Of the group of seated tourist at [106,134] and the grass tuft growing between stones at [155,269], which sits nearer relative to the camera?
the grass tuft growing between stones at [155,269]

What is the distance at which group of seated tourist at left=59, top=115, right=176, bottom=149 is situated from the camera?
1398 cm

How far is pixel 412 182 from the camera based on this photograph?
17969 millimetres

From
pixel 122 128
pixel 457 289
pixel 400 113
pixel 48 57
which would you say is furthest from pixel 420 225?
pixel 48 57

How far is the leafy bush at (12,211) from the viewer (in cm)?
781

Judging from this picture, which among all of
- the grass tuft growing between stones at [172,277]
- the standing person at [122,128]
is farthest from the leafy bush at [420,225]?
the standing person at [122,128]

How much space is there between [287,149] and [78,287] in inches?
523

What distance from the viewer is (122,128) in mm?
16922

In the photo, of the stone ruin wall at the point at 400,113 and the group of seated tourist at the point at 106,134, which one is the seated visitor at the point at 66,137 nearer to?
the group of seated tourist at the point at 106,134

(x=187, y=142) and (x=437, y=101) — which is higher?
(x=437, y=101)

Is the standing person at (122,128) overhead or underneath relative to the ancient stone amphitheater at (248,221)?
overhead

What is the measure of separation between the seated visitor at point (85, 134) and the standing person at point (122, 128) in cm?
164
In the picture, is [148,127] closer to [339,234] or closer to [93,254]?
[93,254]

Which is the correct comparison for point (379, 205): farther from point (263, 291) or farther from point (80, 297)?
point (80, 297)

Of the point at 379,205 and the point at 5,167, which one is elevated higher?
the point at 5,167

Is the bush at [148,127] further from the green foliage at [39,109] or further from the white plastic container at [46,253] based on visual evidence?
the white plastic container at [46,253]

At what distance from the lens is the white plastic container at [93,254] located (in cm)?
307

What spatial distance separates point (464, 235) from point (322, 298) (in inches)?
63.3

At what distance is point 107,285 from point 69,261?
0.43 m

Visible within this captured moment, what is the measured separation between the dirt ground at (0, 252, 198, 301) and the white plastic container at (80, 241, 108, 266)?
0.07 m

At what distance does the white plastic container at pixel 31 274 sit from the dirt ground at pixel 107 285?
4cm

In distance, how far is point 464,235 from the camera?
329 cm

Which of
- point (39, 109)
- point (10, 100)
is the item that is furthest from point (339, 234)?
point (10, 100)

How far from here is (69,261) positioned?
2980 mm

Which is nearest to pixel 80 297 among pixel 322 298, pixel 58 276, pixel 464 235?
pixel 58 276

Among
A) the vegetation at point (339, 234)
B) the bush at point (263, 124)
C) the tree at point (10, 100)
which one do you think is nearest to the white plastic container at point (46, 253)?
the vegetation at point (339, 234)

──────

EXERCISE AIM:
Shift each distance in the answers up by 60 as you write out again every line of the listing, starting with the line containing "What is the distance" and going on through the line containing "17969 millimetres". Leave all other text on those lines unchanged.

FINAL RESULT:
What is the distance at which group of seated tourist at left=59, top=115, right=176, bottom=149 is situated from the camera?
1458 cm

How far is pixel 412 182 from the camera based on this photograph?
18029 millimetres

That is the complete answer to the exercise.